• **DIRECTIONS FOR THIS TASK**
Make an exact copy of the data below, leaving out every picture.

• **COLLECTED DATA**
········

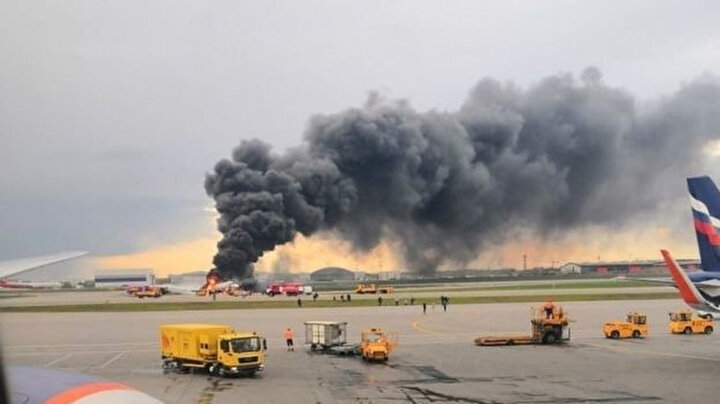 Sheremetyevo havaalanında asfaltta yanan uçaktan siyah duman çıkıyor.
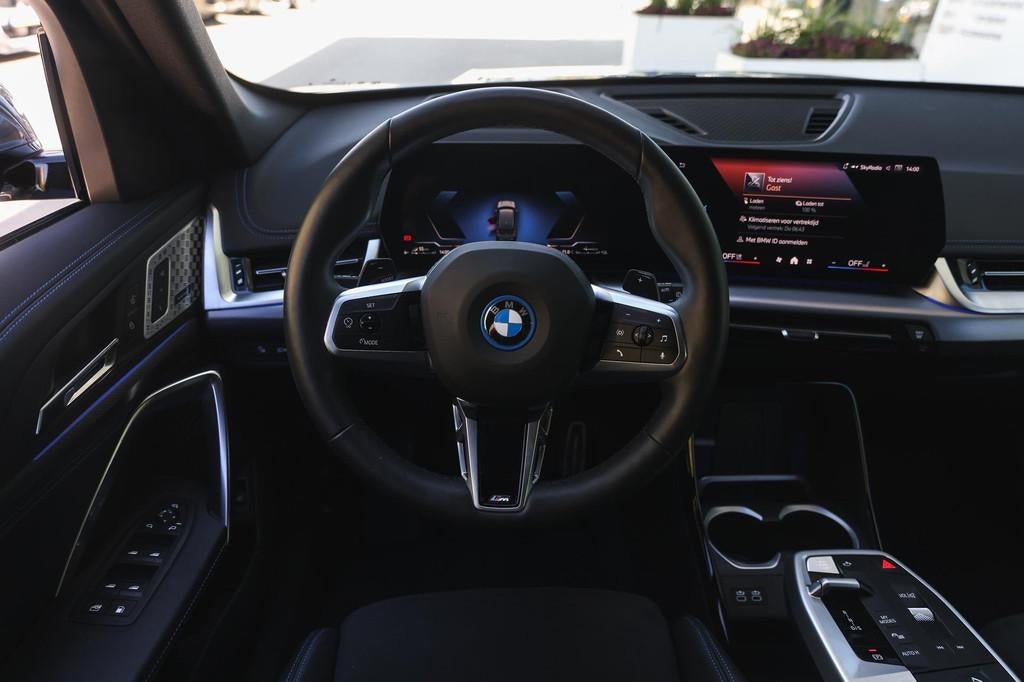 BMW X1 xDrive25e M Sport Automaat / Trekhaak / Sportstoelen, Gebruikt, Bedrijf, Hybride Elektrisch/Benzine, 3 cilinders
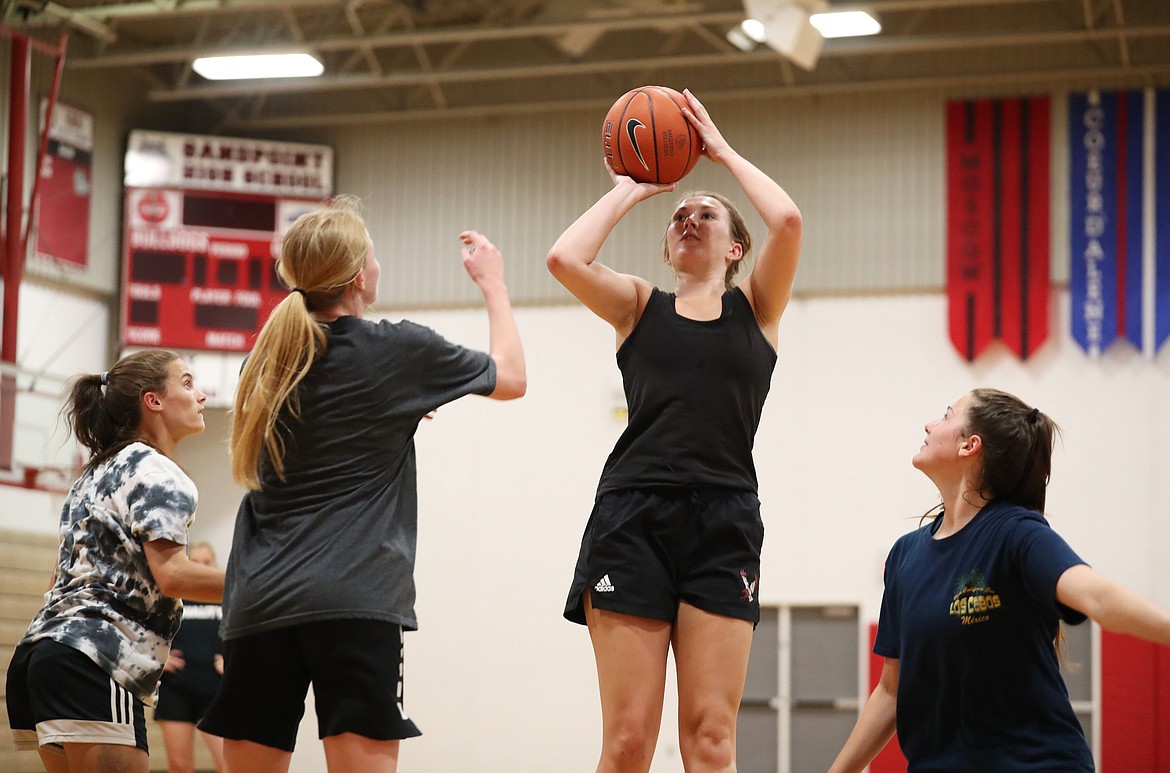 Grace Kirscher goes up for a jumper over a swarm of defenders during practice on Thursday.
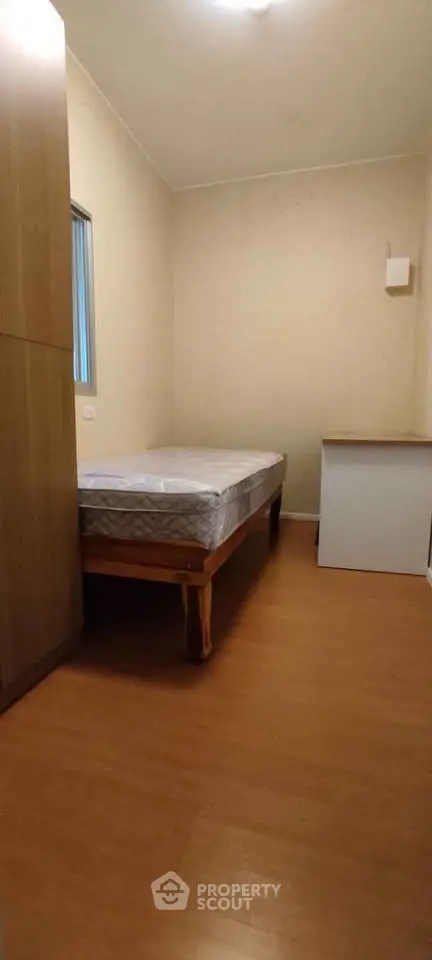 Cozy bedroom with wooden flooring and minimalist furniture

········

• **EXERCISE ANSWER**
 Sheremetyevo havaalanında asfaltta yanan uçaktan siyah duman çıkıyor.
 BMW X1 xDrive25e M Sport Automaat / Trekhaak / Sportstoelen, Gebruikt, Bedrijf, Hybride Elektrisch/Benzine, 3 cilinders
 Grace Kirscher goes up for a jumper over a swarm of defenders during practice on Thursday.
 Cozy bedroom with wooden flooring and minimalist furniture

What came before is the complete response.